Output every one of the following records line for line, without changing a single character.

[Records of spatial reasoning questions]

____________________

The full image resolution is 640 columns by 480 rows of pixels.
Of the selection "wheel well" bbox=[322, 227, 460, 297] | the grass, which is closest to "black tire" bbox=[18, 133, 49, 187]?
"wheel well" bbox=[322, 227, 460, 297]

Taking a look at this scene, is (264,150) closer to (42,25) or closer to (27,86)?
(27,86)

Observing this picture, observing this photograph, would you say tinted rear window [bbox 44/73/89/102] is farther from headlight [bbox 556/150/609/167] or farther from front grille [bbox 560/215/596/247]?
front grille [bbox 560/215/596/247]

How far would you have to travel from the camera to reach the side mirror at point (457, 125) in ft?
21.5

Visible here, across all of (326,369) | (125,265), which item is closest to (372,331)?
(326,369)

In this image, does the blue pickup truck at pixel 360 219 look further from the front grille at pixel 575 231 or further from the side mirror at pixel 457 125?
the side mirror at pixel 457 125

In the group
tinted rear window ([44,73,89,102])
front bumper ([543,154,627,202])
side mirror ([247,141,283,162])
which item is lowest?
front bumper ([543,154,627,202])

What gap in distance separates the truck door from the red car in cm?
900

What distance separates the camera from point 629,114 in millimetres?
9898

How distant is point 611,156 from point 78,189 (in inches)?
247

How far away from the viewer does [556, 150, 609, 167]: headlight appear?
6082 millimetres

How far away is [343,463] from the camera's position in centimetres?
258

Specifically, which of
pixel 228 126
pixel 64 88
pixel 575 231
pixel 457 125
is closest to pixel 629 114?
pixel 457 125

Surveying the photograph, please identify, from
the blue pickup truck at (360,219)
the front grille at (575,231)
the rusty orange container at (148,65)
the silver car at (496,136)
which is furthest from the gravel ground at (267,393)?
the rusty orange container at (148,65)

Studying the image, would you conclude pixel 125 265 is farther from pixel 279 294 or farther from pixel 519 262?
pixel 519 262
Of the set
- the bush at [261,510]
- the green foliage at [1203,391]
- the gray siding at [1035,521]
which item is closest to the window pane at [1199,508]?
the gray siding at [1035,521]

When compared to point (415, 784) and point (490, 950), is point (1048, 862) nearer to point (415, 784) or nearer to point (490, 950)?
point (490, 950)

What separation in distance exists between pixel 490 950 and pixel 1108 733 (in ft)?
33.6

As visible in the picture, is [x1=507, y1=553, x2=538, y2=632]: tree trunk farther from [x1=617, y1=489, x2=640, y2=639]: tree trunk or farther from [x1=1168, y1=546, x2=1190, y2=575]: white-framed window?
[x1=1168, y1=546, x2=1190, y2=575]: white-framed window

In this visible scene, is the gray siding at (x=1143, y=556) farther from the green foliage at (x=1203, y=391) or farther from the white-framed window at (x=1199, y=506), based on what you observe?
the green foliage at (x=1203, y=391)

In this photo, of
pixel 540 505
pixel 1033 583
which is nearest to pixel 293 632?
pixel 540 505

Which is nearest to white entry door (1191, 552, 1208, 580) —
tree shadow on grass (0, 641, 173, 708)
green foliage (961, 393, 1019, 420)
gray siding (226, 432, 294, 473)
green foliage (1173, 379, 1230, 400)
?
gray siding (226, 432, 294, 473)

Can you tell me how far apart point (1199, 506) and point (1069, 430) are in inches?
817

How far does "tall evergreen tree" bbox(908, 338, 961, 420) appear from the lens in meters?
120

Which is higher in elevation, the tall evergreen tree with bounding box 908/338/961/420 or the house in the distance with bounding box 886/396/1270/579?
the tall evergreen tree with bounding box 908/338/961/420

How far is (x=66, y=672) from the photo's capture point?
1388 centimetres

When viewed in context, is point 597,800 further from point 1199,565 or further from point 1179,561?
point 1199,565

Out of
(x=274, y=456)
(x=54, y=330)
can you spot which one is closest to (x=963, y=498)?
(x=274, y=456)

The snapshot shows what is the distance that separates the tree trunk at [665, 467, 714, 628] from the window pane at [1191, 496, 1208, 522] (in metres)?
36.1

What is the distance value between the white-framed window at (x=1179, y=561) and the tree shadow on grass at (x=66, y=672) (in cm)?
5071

____________________

■ Result for this task
The full image resolution is 640 columns by 480 rows of pixels.
Of the selection "wheel well" bbox=[322, 227, 460, 297] | the grass, which is closest to "black tire" bbox=[18, 133, 49, 187]?
"wheel well" bbox=[322, 227, 460, 297]

Taking a look at this scene, is (264,150) closer to (42,25) or closer to (27,86)?
(27,86)

Observing this picture, observing this photograph, would you say tinted rear window [bbox 44/73/89/102] is farther from headlight [bbox 556/150/609/167] or farther from front grille [bbox 560/215/596/247]?
front grille [bbox 560/215/596/247]

How far would you have to travel from the camera to reach the side mirror at point (457, 125) in ft?
21.5

Visible here, across all of (326,369) | (125,265), which item is closest to (372,331)?
(326,369)

In this image, does the blue pickup truck at pixel 360 219 look further from the front grille at pixel 575 231 or further from the side mirror at pixel 457 125?
the side mirror at pixel 457 125

In the group
tinted rear window ([44,73,89,102])
front bumper ([543,154,627,202])
side mirror ([247,141,283,162])
which item is lowest?
front bumper ([543,154,627,202])

What gap in distance separates the truck door from the red car in cm?
900

What distance separates the camera from point 629,114 in millimetres?
9898

How distant is point 611,156 from point 78,189 (in inches)?
247

How far away from the viewer does [556, 150, 609, 167]: headlight appear?
6082 millimetres

How far away is [343,463] from the camera's position in centimetres?
258

Specifically, which of
pixel 228 126
pixel 64 88
pixel 575 231
pixel 457 125
is closest to pixel 629 114?
pixel 457 125

Surveying the photograph, please identify, from
the blue pickup truck at (360,219)
the front grille at (575,231)
the rusty orange container at (148,65)
the silver car at (496,136)
which is furthest from the gravel ground at (267,393)?
the rusty orange container at (148,65)

Studying the image, would you conclude pixel 125 265 is farther from pixel 279 294 or farther from pixel 519 262?
pixel 519 262
Of the set
- the bush at [261,510]
- the green foliage at [1203,391]
- the gray siding at [1035,521]
which item is closest to the window pane at [1199,508]?
the gray siding at [1035,521]

When compared to point (415, 784) and point (490, 950), is point (1048, 862) nearer to point (415, 784) or nearer to point (490, 950)?
point (490, 950)

What separation in distance exists between pixel 490 950 and pixel 1108 733 (in ft)?
33.6

As visible in the picture, is [x1=507, y1=553, x2=538, y2=632]: tree trunk farther from [x1=617, y1=489, x2=640, y2=639]: tree trunk or farther from [x1=1168, y1=546, x2=1190, y2=575]: white-framed window?
[x1=1168, y1=546, x2=1190, y2=575]: white-framed window

In this visible scene, is the gray siding at (x=1143, y=556) farther from the green foliage at (x=1203, y=391) or farther from the white-framed window at (x=1199, y=506), based on what you observe?
the green foliage at (x=1203, y=391)

In this photo, of
pixel 540 505
pixel 1033 583
which is nearest to pixel 293 632?
pixel 540 505

Which is nearest to white entry door (1191, 552, 1208, 580) —
tree shadow on grass (0, 641, 173, 708)
green foliage (961, 393, 1019, 420)
gray siding (226, 432, 294, 473)
green foliage (1173, 379, 1230, 400)
?
gray siding (226, 432, 294, 473)

Can you tell me how far apart point (1199, 506) and point (1069, 430) are in inches?
817

How far does "tall evergreen tree" bbox(908, 338, 961, 420) appear from the lens in meters?
120

Which is higher in elevation, the tall evergreen tree with bounding box 908/338/961/420 or the house in the distance with bounding box 886/396/1270/579?
the tall evergreen tree with bounding box 908/338/961/420

How far is (x=66, y=672) from the photo's capture point?
1388 centimetres

When viewed in context, is point 597,800 further from point 1199,565 or further from point 1179,561?
point 1199,565

Out of
(x=274, y=456)
(x=54, y=330)
can you spot which one is closest to (x=963, y=498)?
(x=274, y=456)

The snapshot shows what is the distance that separates the tree trunk at [665, 467, 714, 628] from the window pane at [1191, 496, 1208, 522] (in metres)?
36.1

What is the distance value between the white-framed window at (x=1179, y=561) and the tree shadow on grass at (x=66, y=672) (in cm)?
5071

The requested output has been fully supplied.